Nurturing Healthier Futures
In the Xavante village of Santa Fé, Brazil, access to health services is complicated. Multi-dimensional poverty among the families who live there, combined with the remoteness of their community and few nearby physicians, leaves them especially vulnerable to otherwise preventable illnesses—with children’s outcomes among the worst. Operation Mato Grosso aims to change that by bringing aid directly to the people.
This Salesian-led initiative has been supporting the needs of indigenous communities throughout the region for more than 50 years. This past June, a volunteer team visited Santa Fé—where 120 people live in just ten small homes—to assess the health of children at serious risk of malnutrition.
“Hunger and poor health are deeply connected,” explains Father Gus Baek, director of Salesian Missions. “We know from experience that malnourishment in children can quickly lead to conditions like stunting and wasting, as well as a variety of illnesses that are difficult to effectively treat in the absence of sufficient food. In communities where poverty is endemic, this cycle can become impossible to break. That’s why interventions like these are so crucial.”
The members of Operation Mato Grosso’s Children’s Pastoral Care Team included Salesian deacon José Alves; a nutritionist; an indigenous elder; a lay volunteer from Belgium; and a volunteer physician from Italy. Their goal was to measure the impacts of a focused nutrition program during the course of a month. Operation Mato Grosso would provide the food, while the team monitored improvements in children’s health.
During their first visit to Santa Fé, volunteers weighed the children and conducted initial checkups to establish a baseline. Each week for the next month, they returned to see what changes had occurred, if any.
Fortunately, those changes were overwhelmingly positive. Nearly every child gained weight and their health markers were much better, too. The team referred two children to a hospital outside the village for more comprehensive care; they’re expected to make a full recovery.

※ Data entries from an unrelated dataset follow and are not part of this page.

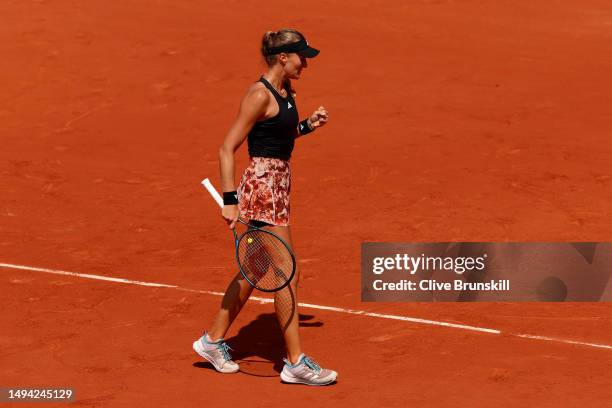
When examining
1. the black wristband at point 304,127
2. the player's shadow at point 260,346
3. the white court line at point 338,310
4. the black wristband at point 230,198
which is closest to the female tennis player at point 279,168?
the black wristband at point 230,198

Dr. Paolo Fior, the Italian physician, explained his motivations for connecting with the Salesians and Operation Mato Grosso. “I’ve been helping out because the Xavante people really need to be accompanied for many of the diseases they are affected by. There are many children in the villages who need help. Also, their access to health care is limited, so it’s a good thing to be able to help them in their own villages,” he says.
Dr. Fior added that improving health among indigenous people is a way to help preserve their culture. “I realized that this work is very important. It is also very important for the city of Campinápolis to know that there are people who go all the way to the very last village to give them some attention as well. We prepared food for them to show that there are people who care about them, who care about their health, and who like and respect the Xavante people.”
Deacon Alves agrees. “For us Salesians, having volunteers like Dr. Fior as partners in this work of service to the Xavante indigenous community is an immense gift from God.”